What the exercise asks: Collect every line in the data below that contains the word "gives", and copy each of those lines in full.

Stored data:
·····

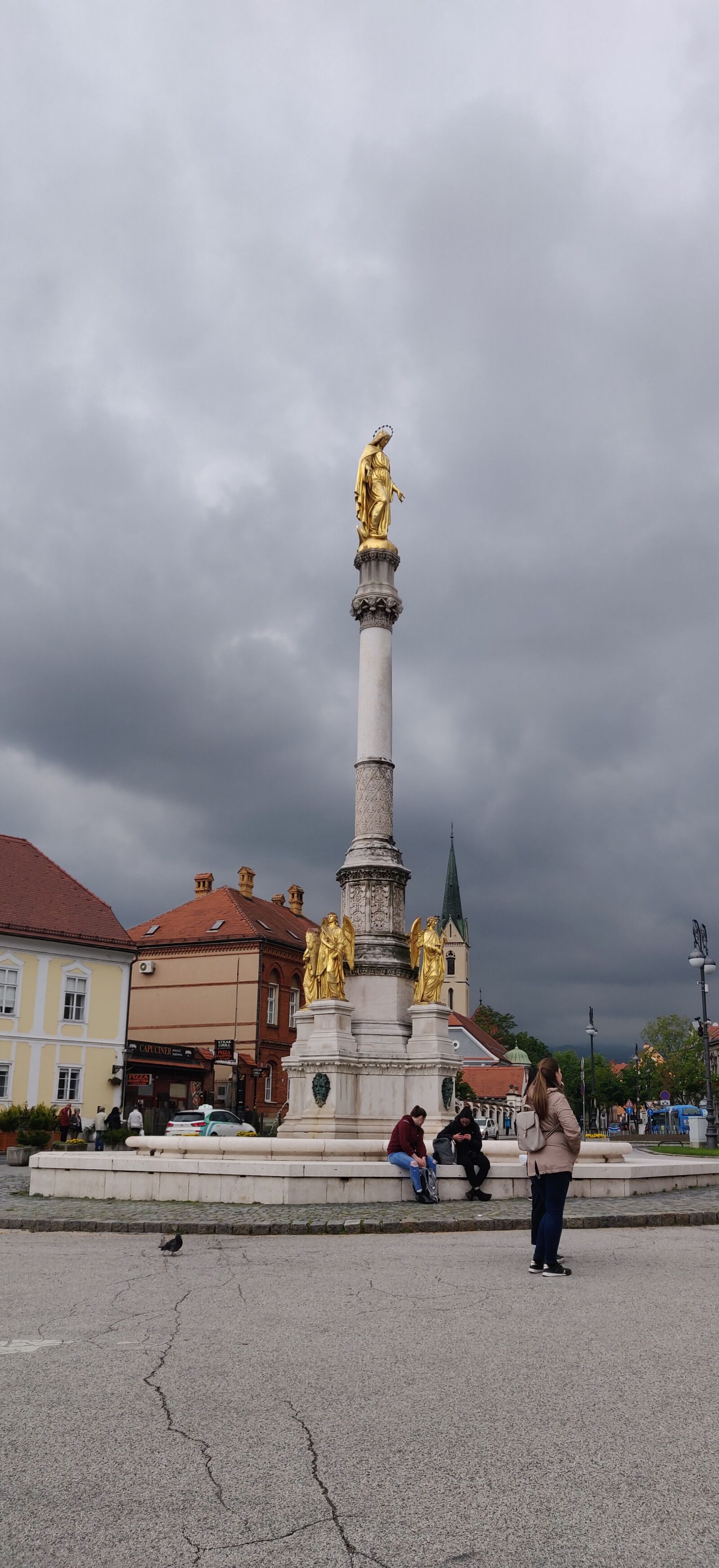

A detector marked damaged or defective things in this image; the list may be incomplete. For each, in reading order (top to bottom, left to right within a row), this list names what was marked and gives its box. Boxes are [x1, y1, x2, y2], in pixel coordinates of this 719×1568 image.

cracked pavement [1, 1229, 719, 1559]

·····

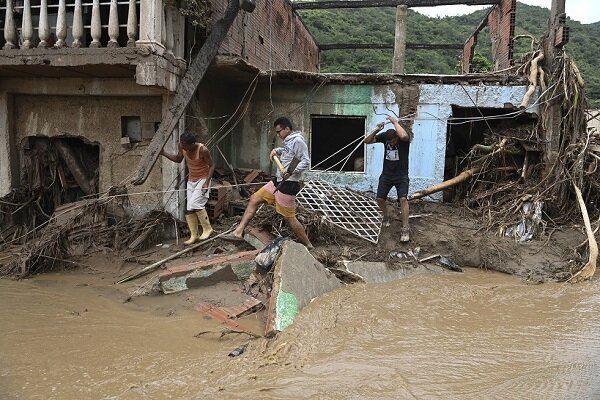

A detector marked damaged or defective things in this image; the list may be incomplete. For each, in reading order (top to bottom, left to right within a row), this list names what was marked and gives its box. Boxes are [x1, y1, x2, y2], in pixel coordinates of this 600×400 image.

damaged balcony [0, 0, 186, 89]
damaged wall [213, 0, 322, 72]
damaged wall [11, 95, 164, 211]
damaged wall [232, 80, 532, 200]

·····

Correct result:
A detector marked damaged or defective things in this image; the list may be incomplete. For each, in reading order (top to bottom, left to right within a row), this list names what was marked and gives its box. Boxes are [x1, y1, x2, y2], in pixel coordinates of this 719×1568 image.
A detector marked damaged or defective things in this image; the list may be incomplete. For each, in reading order (top to bottom, left to right within a row), this list names what was marked and gives its box. Boxes are [x1, y1, x2, y2], in pixel coordinates of this 600×400 image.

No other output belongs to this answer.